Они оба старались разбить стену непонимания, а она поднималась все выше.
— Уедем, а? — Лена делала последнюю попытку спасти себя и его. — Будем где-нибудь на сортоиспытательной станции. Будем ходить в телогреечках в стеганых. И никто не будет знать, что под этими телогреечками прячется самая большая, самая верная... Вот это самое слово... Которое любит темноту, тайну и иносказание...
— А ты сможешь оставить своих?
— Свое кубло, хочешь сказать? — она замолчала, увядая. — Конечно, нет. Не оставлю.
— Кубло... Я этого слова, по-моему, тебе не говорил. Это слово тебе кто-то сказал. Ты знаешь, чье это слово?
— Слушай, правая рука! Неужели можно позволить, чтобы по милости твоего Касьяна научная мысль годами стояла на месте! Это же немыслимо, чтобы никого не нашлось, кто мог бы взять на себя риск сохранения истины, сделанных находок, позволяющих науке удержаться на плаву. Ведь рано или поздно откроются, откроются же глаза. И что мы тогда увидим? Грандиозное пепелище! Отставание страшное! Как можно — знать, быть ученым, иметь возможность — и ничего не сделать!

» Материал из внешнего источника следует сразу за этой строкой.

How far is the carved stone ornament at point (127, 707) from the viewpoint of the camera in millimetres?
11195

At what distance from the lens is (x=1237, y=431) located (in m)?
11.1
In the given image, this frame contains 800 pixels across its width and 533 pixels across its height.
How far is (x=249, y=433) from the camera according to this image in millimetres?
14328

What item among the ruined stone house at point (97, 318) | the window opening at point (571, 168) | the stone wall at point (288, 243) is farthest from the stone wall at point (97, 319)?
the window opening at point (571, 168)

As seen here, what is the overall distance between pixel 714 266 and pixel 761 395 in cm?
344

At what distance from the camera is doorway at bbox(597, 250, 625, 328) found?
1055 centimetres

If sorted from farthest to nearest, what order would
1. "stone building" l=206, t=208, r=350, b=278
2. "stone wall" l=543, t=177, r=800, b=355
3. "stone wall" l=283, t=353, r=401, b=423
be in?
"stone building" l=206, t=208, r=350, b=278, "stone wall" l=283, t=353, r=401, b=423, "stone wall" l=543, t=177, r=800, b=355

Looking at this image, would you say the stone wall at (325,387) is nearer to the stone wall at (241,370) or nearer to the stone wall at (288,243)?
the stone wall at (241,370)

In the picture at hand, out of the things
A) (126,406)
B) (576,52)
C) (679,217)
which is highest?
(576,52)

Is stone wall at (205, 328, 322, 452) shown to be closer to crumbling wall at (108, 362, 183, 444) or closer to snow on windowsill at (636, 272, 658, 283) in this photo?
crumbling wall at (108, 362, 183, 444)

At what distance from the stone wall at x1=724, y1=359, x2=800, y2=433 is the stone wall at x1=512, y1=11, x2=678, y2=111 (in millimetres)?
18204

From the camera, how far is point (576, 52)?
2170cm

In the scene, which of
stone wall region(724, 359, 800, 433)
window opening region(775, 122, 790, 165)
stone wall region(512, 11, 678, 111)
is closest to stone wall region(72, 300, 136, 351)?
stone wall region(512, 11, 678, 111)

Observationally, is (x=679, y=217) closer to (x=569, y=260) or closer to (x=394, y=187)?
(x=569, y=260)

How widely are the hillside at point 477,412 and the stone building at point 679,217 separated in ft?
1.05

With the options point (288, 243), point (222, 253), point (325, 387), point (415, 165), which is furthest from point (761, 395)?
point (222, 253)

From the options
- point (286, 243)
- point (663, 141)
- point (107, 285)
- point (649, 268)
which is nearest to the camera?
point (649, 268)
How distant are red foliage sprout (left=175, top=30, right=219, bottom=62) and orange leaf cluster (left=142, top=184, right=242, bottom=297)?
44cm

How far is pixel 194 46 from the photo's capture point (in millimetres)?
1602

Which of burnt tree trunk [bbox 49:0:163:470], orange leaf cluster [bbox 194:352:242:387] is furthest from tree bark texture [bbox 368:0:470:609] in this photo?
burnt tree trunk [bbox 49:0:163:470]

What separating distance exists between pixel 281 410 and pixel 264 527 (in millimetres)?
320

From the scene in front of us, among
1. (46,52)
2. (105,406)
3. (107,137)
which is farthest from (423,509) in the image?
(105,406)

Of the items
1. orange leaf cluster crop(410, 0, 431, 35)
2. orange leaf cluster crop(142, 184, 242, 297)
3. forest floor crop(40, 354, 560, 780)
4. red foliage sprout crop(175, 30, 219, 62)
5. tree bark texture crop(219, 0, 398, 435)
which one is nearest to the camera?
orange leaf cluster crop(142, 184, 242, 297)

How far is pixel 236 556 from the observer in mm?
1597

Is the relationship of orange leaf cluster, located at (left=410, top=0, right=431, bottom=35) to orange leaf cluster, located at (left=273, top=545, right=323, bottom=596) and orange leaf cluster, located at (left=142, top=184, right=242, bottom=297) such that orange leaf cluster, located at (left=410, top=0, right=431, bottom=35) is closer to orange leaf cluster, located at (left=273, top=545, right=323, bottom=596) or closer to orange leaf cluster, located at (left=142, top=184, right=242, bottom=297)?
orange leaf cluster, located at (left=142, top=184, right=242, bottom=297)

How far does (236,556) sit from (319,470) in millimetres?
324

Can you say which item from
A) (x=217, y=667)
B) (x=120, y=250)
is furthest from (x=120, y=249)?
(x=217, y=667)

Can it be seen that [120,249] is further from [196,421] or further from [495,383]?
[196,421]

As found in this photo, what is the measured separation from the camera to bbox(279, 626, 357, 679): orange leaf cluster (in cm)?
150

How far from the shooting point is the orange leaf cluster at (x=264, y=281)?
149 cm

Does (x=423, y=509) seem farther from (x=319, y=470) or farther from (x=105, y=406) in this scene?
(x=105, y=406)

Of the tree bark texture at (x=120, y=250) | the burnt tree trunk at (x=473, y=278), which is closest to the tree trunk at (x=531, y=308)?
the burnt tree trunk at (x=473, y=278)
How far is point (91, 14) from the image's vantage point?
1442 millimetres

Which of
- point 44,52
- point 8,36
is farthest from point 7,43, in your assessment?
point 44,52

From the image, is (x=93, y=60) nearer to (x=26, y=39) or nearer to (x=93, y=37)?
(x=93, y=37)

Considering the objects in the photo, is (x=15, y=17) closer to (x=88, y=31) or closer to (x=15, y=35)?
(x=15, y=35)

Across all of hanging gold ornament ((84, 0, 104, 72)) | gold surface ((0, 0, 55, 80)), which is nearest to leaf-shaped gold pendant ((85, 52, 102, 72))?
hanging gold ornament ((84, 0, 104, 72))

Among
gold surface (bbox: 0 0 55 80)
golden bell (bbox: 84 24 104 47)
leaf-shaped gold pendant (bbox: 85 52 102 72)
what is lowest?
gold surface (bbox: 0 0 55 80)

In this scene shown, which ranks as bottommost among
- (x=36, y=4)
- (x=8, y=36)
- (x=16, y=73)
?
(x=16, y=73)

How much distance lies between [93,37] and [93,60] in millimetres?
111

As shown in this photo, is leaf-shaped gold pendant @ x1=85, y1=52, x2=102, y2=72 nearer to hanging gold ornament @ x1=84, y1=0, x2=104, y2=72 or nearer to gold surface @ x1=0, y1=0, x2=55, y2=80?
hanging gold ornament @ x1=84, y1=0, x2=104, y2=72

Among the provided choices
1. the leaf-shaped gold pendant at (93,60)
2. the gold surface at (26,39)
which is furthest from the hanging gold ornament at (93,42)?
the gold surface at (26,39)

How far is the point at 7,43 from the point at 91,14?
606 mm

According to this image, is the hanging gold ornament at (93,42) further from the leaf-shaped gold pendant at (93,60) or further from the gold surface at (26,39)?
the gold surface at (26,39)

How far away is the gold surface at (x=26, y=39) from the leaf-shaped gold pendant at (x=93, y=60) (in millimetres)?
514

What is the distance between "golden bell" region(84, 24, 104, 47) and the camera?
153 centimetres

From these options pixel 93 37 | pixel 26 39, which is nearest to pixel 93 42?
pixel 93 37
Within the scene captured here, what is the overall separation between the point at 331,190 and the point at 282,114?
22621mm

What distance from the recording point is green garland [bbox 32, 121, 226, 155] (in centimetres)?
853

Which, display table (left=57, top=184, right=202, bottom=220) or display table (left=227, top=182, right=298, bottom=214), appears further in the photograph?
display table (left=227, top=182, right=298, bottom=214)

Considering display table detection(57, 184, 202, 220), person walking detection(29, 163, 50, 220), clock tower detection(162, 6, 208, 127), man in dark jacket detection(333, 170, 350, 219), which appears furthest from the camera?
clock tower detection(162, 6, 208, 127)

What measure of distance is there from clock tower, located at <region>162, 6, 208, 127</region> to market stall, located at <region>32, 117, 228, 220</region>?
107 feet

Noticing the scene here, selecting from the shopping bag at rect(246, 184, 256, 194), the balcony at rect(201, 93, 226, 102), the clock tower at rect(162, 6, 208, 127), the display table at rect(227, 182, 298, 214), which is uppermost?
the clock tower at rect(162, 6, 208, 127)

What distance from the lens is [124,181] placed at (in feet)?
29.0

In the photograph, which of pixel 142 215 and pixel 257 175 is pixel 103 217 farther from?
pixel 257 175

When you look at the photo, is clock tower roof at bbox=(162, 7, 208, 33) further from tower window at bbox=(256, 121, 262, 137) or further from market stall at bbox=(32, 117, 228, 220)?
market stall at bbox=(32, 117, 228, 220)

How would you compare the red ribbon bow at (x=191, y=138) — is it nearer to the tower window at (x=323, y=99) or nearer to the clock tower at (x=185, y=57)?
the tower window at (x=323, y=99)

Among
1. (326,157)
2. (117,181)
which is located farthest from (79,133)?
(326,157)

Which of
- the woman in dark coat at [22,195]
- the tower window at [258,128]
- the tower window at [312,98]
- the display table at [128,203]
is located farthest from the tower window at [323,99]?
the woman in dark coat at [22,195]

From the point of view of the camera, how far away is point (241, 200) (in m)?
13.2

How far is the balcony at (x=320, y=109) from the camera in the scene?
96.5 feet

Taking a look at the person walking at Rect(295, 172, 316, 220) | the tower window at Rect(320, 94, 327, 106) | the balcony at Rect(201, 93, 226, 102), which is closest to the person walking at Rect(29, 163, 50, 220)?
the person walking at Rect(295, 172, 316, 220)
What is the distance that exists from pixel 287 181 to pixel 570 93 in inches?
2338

— Ты меня хочешь образумить! — закричал он. — Я же это самое и делаю!
— Ладно, делай. А этот твой... Альгвазил. Этому что надо от тебя?
— Ты о ком?
— Да этот же, рыжий. В крапинах! Тебя видят с ним на улице. Беседуете.
— Это один мой... Давний мой оппонент по вопросам нравственности...
— Не трать усилий, я знаю, кто он. Вот и ты виляешь и врешь. Скажешь, нет?
— Я тебе могу все подробно рассказать.
Она согласилась выслушать и, не освобождаясь из его объятий, но напряженная молчала минут двадцать, пока он ей рассказывал все о полковнике Свешникове.